I wanted to like this more. So much more. My third fairly attentive listen now and unfortunately I think I know it does not have any great secrets left to offer up. It is pleasant. Its surfaces are modern and clean and careful and mannered and arranged just so. Like nice tiling rather than the rush and pulled rug logic of the best footwork and dub which it estimates in a kinda deskbound way. It is all a little untroubling and easy to know. I think she definitely has the potential and capacity to do something great. Something stranger, less in step, more other.

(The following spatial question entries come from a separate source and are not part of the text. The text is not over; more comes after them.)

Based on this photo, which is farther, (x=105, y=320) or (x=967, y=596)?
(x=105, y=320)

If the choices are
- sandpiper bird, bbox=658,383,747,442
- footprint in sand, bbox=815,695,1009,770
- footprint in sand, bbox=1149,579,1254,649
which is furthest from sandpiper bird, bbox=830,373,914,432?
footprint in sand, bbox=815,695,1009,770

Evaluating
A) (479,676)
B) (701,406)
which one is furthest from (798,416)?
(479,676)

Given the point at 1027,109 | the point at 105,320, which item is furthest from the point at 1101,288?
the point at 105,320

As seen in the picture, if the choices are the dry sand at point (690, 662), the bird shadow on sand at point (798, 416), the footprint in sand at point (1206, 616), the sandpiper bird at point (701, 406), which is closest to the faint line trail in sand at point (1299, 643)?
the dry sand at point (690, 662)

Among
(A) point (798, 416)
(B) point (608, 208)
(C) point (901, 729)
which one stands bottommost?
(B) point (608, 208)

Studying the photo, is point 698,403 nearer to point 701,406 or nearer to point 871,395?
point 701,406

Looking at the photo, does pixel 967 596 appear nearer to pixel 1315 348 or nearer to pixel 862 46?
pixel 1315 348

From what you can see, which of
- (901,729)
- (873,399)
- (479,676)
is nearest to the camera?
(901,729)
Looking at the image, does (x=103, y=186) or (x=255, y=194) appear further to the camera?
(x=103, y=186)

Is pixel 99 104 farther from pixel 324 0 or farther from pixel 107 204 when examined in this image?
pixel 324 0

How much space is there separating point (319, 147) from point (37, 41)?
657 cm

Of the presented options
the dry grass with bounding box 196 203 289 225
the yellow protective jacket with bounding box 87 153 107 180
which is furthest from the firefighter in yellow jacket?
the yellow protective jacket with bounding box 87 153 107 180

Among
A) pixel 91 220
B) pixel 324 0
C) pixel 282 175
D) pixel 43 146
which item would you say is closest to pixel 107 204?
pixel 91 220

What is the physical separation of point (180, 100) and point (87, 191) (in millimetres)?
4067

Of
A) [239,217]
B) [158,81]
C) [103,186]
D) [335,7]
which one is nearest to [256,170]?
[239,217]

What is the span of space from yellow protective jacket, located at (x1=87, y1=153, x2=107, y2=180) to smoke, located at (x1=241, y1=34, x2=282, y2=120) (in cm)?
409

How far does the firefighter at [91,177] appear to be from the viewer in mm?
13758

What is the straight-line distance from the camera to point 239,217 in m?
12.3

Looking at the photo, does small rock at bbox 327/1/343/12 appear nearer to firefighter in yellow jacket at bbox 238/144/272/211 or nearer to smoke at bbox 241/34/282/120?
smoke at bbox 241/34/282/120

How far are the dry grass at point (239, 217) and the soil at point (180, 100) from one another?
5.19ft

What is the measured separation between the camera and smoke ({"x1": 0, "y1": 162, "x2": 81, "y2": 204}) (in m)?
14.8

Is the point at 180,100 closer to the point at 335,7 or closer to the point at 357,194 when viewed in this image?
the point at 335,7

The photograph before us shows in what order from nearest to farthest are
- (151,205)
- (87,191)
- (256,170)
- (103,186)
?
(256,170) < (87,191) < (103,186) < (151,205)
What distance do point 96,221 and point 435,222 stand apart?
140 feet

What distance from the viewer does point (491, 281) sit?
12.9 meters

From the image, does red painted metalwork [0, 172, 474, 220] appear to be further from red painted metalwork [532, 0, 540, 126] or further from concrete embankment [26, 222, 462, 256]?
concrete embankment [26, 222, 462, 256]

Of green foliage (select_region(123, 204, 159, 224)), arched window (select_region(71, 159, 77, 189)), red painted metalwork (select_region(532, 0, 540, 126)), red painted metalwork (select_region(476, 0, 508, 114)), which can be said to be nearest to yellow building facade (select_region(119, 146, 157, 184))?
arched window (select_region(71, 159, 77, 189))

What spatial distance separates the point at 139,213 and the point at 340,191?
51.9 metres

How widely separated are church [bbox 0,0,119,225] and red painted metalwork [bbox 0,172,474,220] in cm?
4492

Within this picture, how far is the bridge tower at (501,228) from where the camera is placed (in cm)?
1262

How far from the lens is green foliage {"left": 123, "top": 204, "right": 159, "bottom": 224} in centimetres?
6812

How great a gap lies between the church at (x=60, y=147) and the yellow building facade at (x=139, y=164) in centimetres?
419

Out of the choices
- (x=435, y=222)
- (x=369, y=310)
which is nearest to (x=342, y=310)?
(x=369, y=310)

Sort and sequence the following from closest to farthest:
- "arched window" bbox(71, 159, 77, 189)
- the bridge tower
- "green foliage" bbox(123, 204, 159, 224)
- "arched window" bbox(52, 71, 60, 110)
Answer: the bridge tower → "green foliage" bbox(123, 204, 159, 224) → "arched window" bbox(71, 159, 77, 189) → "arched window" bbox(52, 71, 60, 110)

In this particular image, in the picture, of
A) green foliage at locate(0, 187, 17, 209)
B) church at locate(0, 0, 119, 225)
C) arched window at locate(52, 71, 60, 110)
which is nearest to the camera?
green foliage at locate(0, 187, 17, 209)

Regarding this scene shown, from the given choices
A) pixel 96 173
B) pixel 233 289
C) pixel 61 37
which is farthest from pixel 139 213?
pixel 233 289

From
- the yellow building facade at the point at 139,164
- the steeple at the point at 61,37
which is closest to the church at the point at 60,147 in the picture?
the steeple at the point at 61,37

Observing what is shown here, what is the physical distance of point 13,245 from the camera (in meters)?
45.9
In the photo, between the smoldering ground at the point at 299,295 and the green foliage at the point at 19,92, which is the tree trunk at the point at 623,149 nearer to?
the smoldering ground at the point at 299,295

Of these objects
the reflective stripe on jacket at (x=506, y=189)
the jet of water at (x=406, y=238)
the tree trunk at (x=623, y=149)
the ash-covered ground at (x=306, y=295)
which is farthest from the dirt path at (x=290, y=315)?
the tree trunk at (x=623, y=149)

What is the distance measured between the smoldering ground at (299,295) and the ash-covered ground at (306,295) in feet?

Frans de Waard, Takuji Naka & Tim Olive / False Mercury


The parameters for this kind of music might seem different but when you listen to enough you are still trying to filter out the massive quantities of ho-hum and get to the good stuff. Sometimes I think it is the time you listen. I have listened to quite a bit from this label (845audio) over the long hours of Templetown lockdown and most of the releases maintain a good standard, generally interesting and full of sonic detail. They are mostly in the rinse, cycle, repeat mode of drone, click, whirr applied in thinnish washes and waves. Gentler, satisfying explorations, then. And the fetish-sating sleeves don't hurt at all in the sell especially for anyone keen to accesorize with their soft furnishings, ceramics and pot plants like me.



CB Radio Gorgeous / Babylon

Chop and churn punk a bit by the numbers across the whole EP but some neat drum falls and snatches of declamatory vocal that suggest they could become something more. I prescribe a month listening to Rosa Yemen or Suburban Lawns or something to help them transition quicker. However bits of the last track 'Babylon' have some good signs of pleasing non-crowdpleasing behaviour.

   

Jade Hairpins / Harmony Avenue

"You'll like this, Pammy. You will! I promise." Well, I don't. Actually, three tracks in I started to hate it. I hate it even more after a week. Hollow and whacky when I want insightful and mad. Polished and trite in a restless, needy, jumping-around-in-front-of-your-parents-face manner, in a way that makes you desperate for something relentless and real. I only kept listening to find out which track I hated the most. I am sure they are nice people.

Jordana / Classical Notions of Happiness

OK. OK. Front loading the positives: it is a good title, a good look, a few pleasant tunes, an occasionally interesting lyric (mostly the more awkward ones..."What about your mom? How about your cat?"  - a sense of an individual at work albeit one at war with the temptation of acceptance and fashion and success. Which is a shame. On the whole it mostly sinks with little resistance into a bog of cliche. Jordana might find a way out but now it is merely OK. OK?